> [Data for this exercise]:
*-*-*
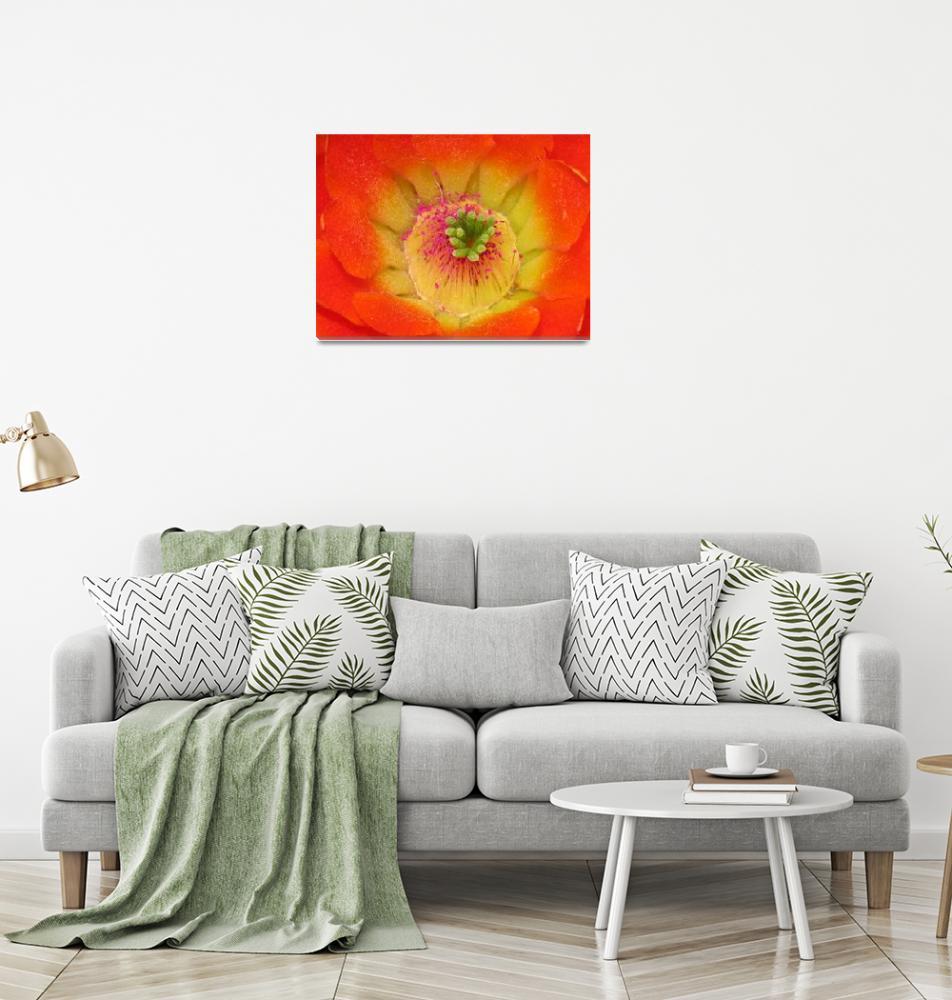 """Cactus flower""  by dublminor"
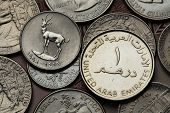 Coins of the United Arab Emirates. Sand Gazelle (Gazella subgutturosa marica) depicted in an UAE dirham coin.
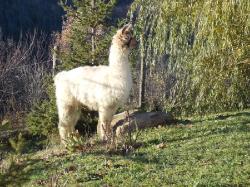 passeggiate-con-lama-e-alpaka-in-monferrato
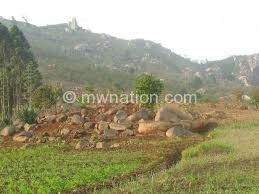 Court orders illegal settlers move out of Soche Hill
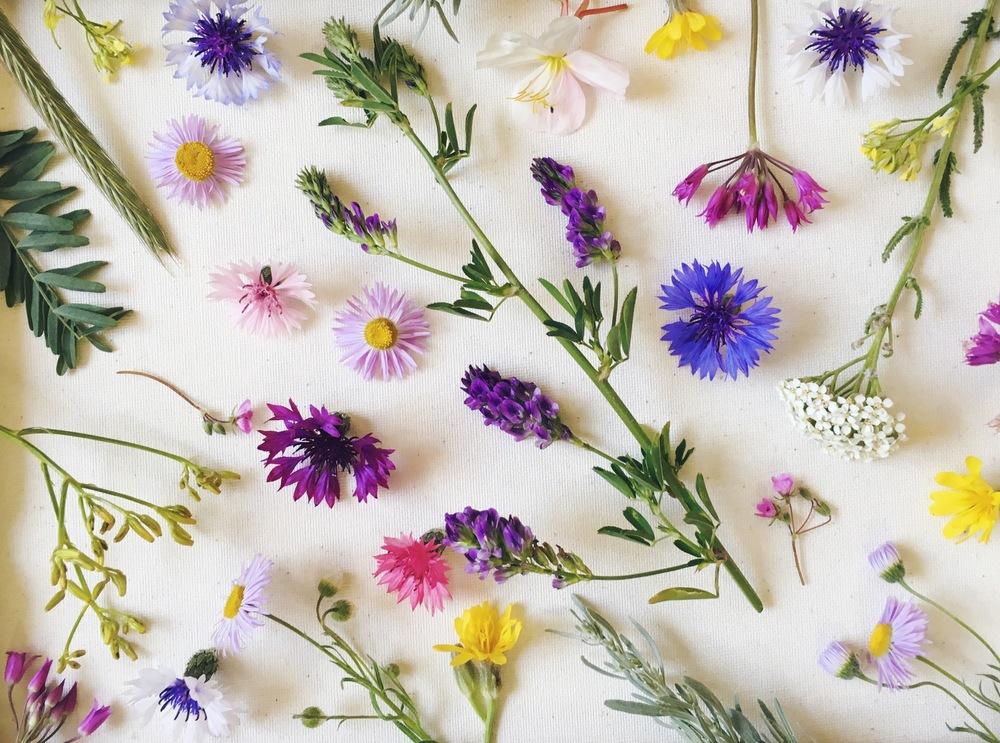 foragedboisewildflowers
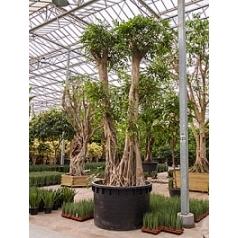 Фикус Амстел Кинг стебель Диаметр горшка — 160 см Высота растения — 500 см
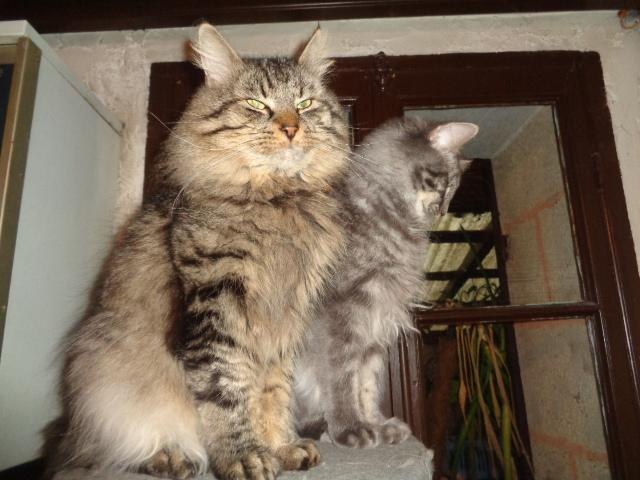 Isatis-Ionis (et Pastel) posent pour vous!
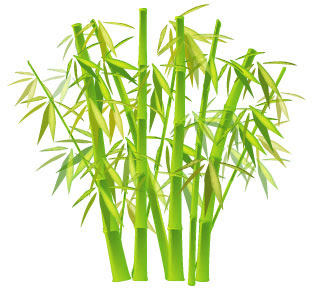 bamboo leaves properties bamboo leaves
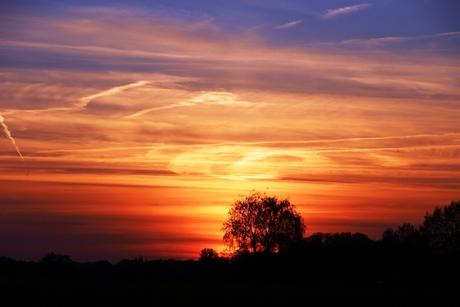 Gedraaide zonsondergang achter de bomen.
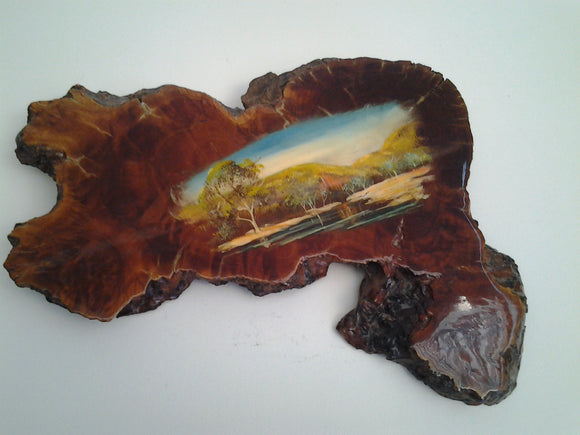 Genuine Australian Artist Painted  Mallee Root Slab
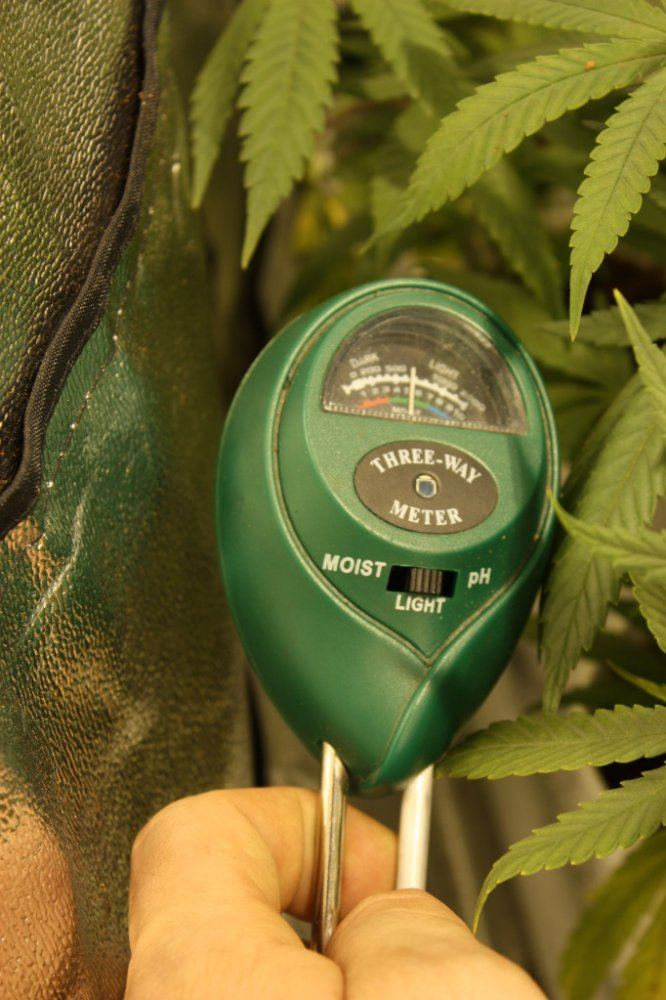 42 Plants 1x1000 Watt Light:) | THCFarmer - Cannabis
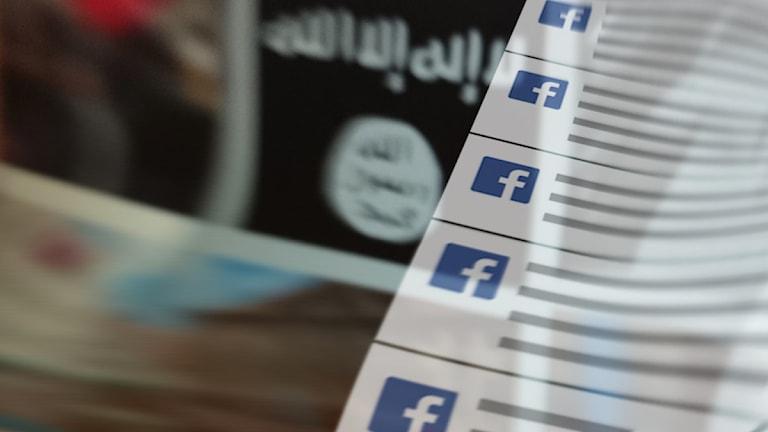 Isis på nätet. Foto/illustration: Nick Näslund/Sveriges Radio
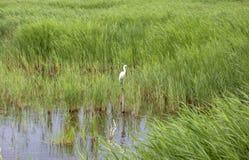 Petit garzetta blanc d'Egretta de héron en vol au-dessus du marais entre les roseaux photographie stock libre de droits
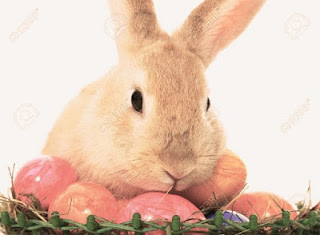 Easter Bunny Images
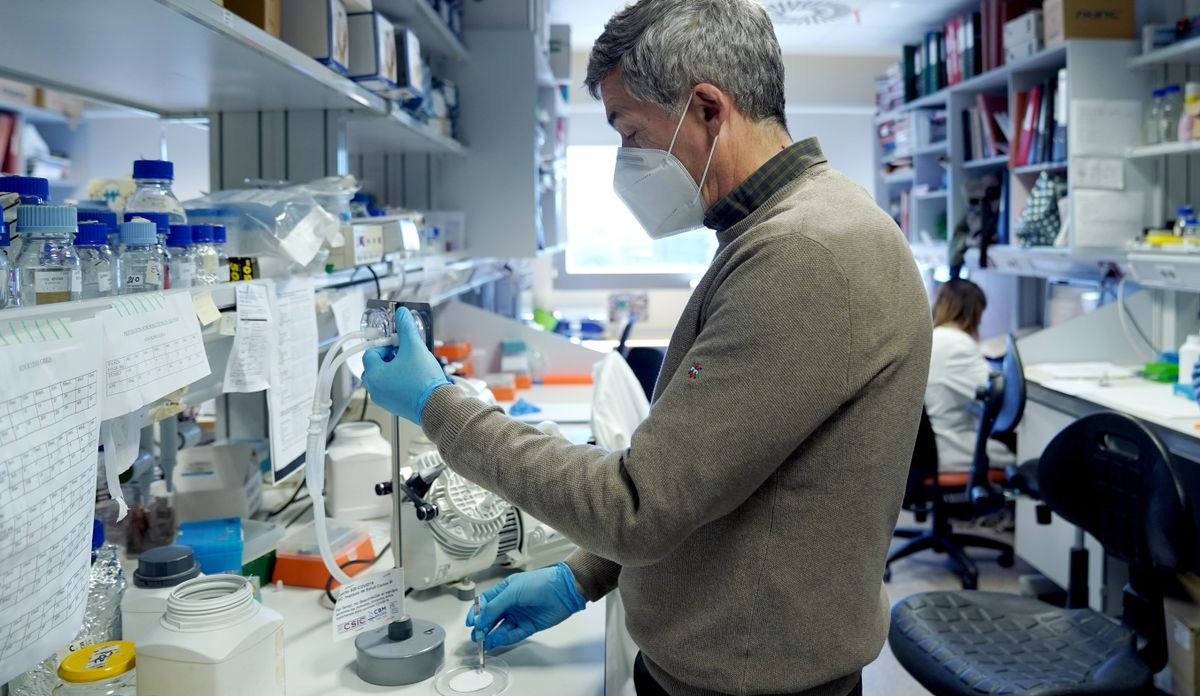 Antonio Alcamí, virólogo del Centro de Biología MolecularSevero Ochoa.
*-*-*
> [Task objective]:
Return all records above verbatim without their pictures.

> [Answer space]:
 """Cactus flower""  by dublminor"
 Coins of the United Arab Emirates. Sand Gazelle (Gazella subgutturosa marica) depicted in an UAE dirham coin.
 passeggiate-con-lama-e-alpaka-in-monferrato
 Court orders illegal settlers move out of Soche Hill
 foragedboisewildflowers
 Фикус Амстел Кинг стебель Диаметр горшка — 160 см Высота растения — 500 см
 Isatis-Ionis (et Pastel) posent pour vous!
 bamboo leaves properties bamboo leaves
 Gedraaide zonsondergang achter de bomen.
 Genuine Australian Artist Painted  Mallee Root Slab
 42 Plants 1x1000 Watt Light:) | THCFarmer - Cannabis
 Isis på nätet. Foto/illustration: Nick Näslund/Sveriges Radio
 Petit garzetta blanc d'Egretta de héron en vol au-dessus du marais entre les roseaux photographie stock libre de droits
 Easter Bunny Images
 Antonio Alcamí, virólogo del Centro de Biología MolecularSevero Ochoa.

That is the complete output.